> **THE PROBLEM**
Repeat each entry word for word; the images are not part of the copy.

> **RECORDS FOR THIS TASK**
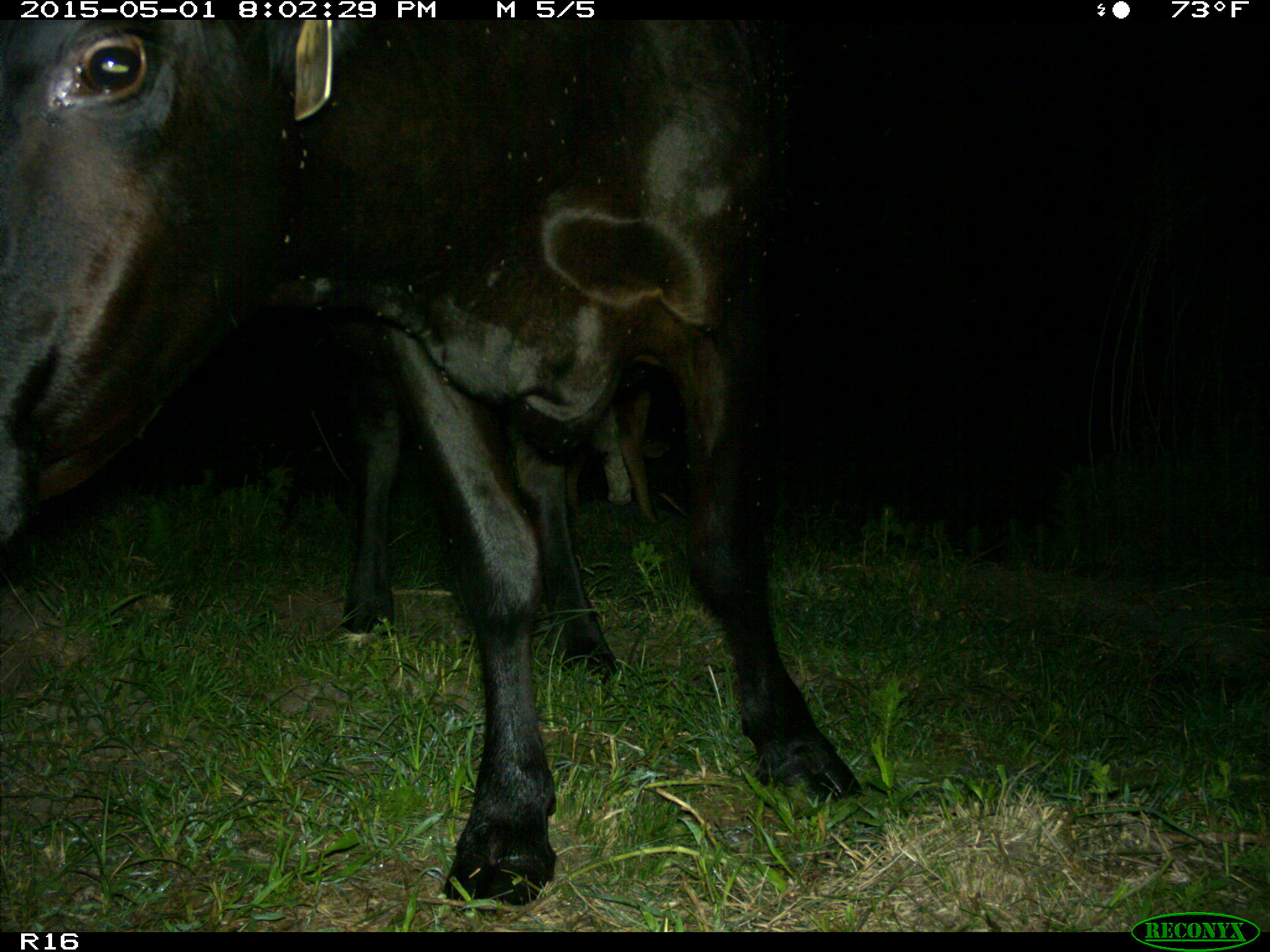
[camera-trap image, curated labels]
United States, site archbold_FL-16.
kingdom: Animalia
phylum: Chordata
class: Mammalia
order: Artiodactyla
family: Bovidae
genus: Bos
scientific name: Bos taurus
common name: domestic cow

> **EXERCISE RESULT**
[camera-trap image, curated labels]
United States, site archbold_FL-16.
kingdom: Animalia
phylum: Chordata
class: Mammalia
order: Artiodactyla
family: Bovidae
genus: Bos
scientific name: Bos taurus
common name: domestic cow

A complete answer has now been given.